- 作業指示
下記の提示文にある次の一文を英語に訳してください。「本発明は、建物内の1つの単位住居エリアを必要に応じて2以上の個別住居エリアに分割する隔壁を設置可能としたシステム住宅に関する。」

- 提示文
説明

ライフプラン対応自由区画システム住宅

【課題】単位住居エリア内を複数の個別住居エリアに区画する隔壁の設置および除去を可能として高い設計自由度を得ながらも、十分な遮音性を得ることを可能とするシステム住宅を提供すること。
【解決手段】単位住居エリア内の居住空間を互いに独立した住居機能を有した複数の個別住居エリアOH1,OH2に分割する隔壁を設置可能なシステム住宅であって、隔壁は、両個別住居エリアOH1,OH2の境界で床下空間FSに設置された床下区画構造体200を備え、床下区画構造体200は、両個別住居エリアOH2,OH2間を区画して音の伝達を抑制する防音区画構造を備えているとともに、その上端部には、防音区画構造を有した隔壁可動部と、個別住居エリアの床板701に連続して設けられて居住空間側から床下区画構造体200を隠す床部見切材250と、を選択的に接続可能な接続部240を備えていることを特徴とするシステム住宅とした。

【発明の詳細な説明】
【技術分野】
【0001】
本発明は、建物内の1つの単位住居エリアを必要に応じて2以上の個別住居エリアに分割する隔壁を設置可能としたシステム住宅に関する。
【背景技術】
【0002】
住居では、長期間暮らす場合、住人にとって、必要とする住居内の生活空間容量が年月と共に変化するのが一般的である。例えば、世帯を持った直後の夫婦二人の時点では、生活空間容量として、例えば、所謂2DK程度で充分である。その後、子供が生まれるなどして家族数が増えると、新たに1室または2室が必要となる。さらに、子供が独立して、住居から出て家族数が減れば、必要な生活空間容量は減るし、逆に、子供が結婚して同居すれば、必要な生活空間容量がさらに増える。
【0003】
そこで、住居では、上述のような住人の必要な生活空間容量の変化に対応して、改築、増築が行われる場合がある。このような改築、増築などに伴い、壁パネルの交換を容易としたものが知られている(特許文献1参照)。
【0004】
上述のような改築、増築は、1戸建ての住居では一般的であるが、いわゆるマンションと呼ばれる集合住宅では難しかったが、本願出願人は、1つの単位住居エリアを、必要に応じ、複数の個別住居エリアに分割したり、元の1つの単位住居エリアに戻したりすることが可能なシステム住宅を発明した(特許文献2参照)。
【0005】
この特許文献2に記載の技術では、1つの単位住居エリアを2つの個別住居エリアに区画する隔壁を設け、この隔壁に、個別住居エリアを連通および閉鎖可能なドアを設けている。したがって、このドアを開閉可能としたときには、隔壁で区画された2つの個別住居エリアを行き来可能として1つの単位住居エリアとして使用可能であり、また、ドアを開閉不可能な閉塞状態としたときには、1つの単位住居エリアを2つの個別住居エリアに分割して使用できる。なお、各個別住居エリアは、それぞれ、外部に出入りする出入口を備えるとともに、台所などの機能も独立して備えている。

- 提供データ
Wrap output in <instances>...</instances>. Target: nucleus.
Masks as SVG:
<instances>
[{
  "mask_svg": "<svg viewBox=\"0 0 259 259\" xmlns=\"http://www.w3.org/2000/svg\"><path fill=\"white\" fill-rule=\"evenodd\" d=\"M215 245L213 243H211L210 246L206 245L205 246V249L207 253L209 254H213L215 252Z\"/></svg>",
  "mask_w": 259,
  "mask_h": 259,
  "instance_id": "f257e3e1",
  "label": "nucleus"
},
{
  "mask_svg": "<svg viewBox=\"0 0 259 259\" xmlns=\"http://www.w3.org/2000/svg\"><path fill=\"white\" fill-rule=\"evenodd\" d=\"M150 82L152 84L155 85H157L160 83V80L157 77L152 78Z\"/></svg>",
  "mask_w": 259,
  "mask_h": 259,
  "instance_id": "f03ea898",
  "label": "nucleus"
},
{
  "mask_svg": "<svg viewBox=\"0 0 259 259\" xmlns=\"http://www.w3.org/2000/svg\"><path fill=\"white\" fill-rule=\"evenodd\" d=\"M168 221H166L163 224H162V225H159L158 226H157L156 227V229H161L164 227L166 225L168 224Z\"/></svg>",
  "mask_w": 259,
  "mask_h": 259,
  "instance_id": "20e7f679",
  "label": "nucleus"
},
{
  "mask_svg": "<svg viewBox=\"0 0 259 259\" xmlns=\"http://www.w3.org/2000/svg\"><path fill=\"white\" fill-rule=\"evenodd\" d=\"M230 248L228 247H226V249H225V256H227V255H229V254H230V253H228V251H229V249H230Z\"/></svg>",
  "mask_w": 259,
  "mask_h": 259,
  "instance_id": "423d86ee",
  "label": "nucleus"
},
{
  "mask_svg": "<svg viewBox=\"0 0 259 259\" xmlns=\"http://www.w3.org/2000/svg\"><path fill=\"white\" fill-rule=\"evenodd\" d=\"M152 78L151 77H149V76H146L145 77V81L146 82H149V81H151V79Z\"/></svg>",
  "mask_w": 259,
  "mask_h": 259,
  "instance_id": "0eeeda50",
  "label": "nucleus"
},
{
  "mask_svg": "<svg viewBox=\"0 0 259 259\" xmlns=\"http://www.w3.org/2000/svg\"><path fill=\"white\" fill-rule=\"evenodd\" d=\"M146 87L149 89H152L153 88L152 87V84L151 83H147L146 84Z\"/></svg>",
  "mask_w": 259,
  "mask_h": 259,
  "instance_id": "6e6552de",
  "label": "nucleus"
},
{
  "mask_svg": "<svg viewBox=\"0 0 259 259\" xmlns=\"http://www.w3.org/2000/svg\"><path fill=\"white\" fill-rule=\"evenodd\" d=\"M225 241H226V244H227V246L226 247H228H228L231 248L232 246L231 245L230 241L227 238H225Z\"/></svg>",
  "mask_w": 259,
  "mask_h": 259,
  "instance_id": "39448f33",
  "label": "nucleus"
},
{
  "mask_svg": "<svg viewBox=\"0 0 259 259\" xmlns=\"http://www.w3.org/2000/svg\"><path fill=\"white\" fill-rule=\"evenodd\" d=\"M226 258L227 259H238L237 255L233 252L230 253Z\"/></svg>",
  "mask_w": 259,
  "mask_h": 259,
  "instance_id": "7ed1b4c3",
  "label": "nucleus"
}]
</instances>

- 解答
The present invention relates to a system house in which a partition wall can be installed to divide a single unit dwelling area within a building into two or more individual dwelling areas as needed.